Robert Reich 

American firms aren’t beholden to America – but that’s news to Trump

The president’s agreement with China is based on a misunderstanding of the corporate mindset. It’s time to invest in ourselves
  
  

Elon Musk attends a Tesla event in Shanghai on 7 January.
Elon Musk attends a Tesla event in Shanghai on 7 January. Photograph: Aly Song/Reuters

Trump’s “phase one” agreement with China, to be signed on Wednesday, is intended partly to slow China’s move into new technologies like electric cars by protecting the intellectual property of American corporations.

Which lends a certain irony to Tesla’s first Model 3 electric sedans now coming off assembly lines at the firm’s new multibillion-dollar plant in Shanghai.

The Model 3 marks a huge milestone for Elon Musk’s company as it rapidly expands in the world’s largest electric-vehicle market. But it’s not a milestone for America.

The people who are learning how to make electric cars ever more efficiently in Tesla’s Shanghai factory are Chinese.

The Chinese are intent on learning as much as they can from Tesla and other leading global corporations. And the corporations don’t care as long as their investments in China pay off.

Trump is demanding China provide stronger patent and copyright protections. But the Chinese who are gaining valuable experience in firms like Tesla will take what they learn and apply it elsewhere regardless.

To the extent that those better protections increase the profits of American firms in China, American firms like Tesla will invest even more in China.

Trump doesn’t understand a basic reality of today’s global economy: the profitability and competitiveness of American corporations aren’t the same as the wellbeing and competitiveness of Americans. American corporations have no particular obligation to the United States. They’re obligated to their shareholders.

About 30% of the shareholders of large American corporations aren’t even American. As global money sloshes ever more quickly across borders, that percentage is growing.

The 500 largest corporations headquartered in the United States are steadily becoming less American. A full 40% of their employees live and work outside the United States. They sell and buy components and services all over world. They do research wherever they find talented engineers and scientists.

China’s share of global research and development already tops America’s. One big reason, according to the National Science Foundation, is that American firms nearly doubled their research and development investments in Asia over the last decade.

*Problem requirements:*
Copy the column on Trump's China trade agreement word for word, from "To the extent" to "to their shareholders.".

*Supplied material:*
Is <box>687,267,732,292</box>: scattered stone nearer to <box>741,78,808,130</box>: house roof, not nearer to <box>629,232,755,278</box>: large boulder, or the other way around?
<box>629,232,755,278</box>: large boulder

*Solution to the exercise:*
To the extent that those better protections increase the profits of American firms in China, American firms like Tesla will invest even more in China.

Trump doesn’t understand a basic reality of today’s global economy: the profitability and competitiveness of American corporations aren’t the same as the wellbeing and competitiveness of Americans. American corporations have no particular obligation to the United States. They’re obligated to their shareholders.